## Task directions
Please, could you print all the lines below exactly, leaving out the pictures?

## Supplied data
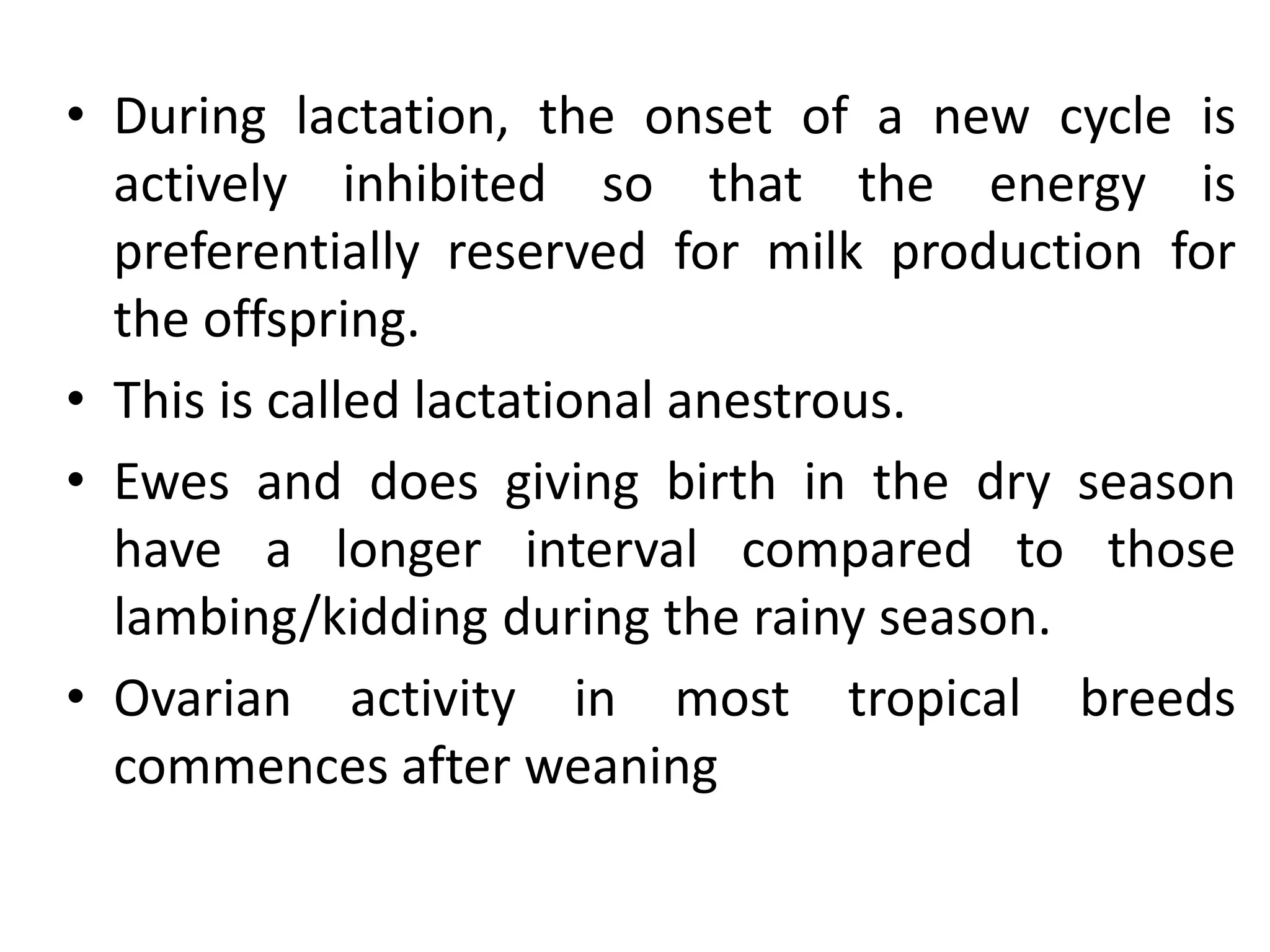 • During lactation, the onset of a new cycle is actively inhibited so that the energy is preferentially reserved for milk production for the offspring.

• This is called lactational anestrous.

• Ewes and does giving birth in the dry season have a longer interval compared to those lambing/kidding during the rainy season.

• Ovarian activity in most tropical breeds commences after weaning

## Solution below
 • During lactation, the onset of a new cycle is actively inhibited so that the energy is preferentially reserved for milk production for the offspring.

• This is called lactational anestrous.

• Ewes and does giving birth in the dry season have a longer interval compared to those lambing/kidding during the rainy season.

• Ovarian activity in most tropical breeds commences after weaning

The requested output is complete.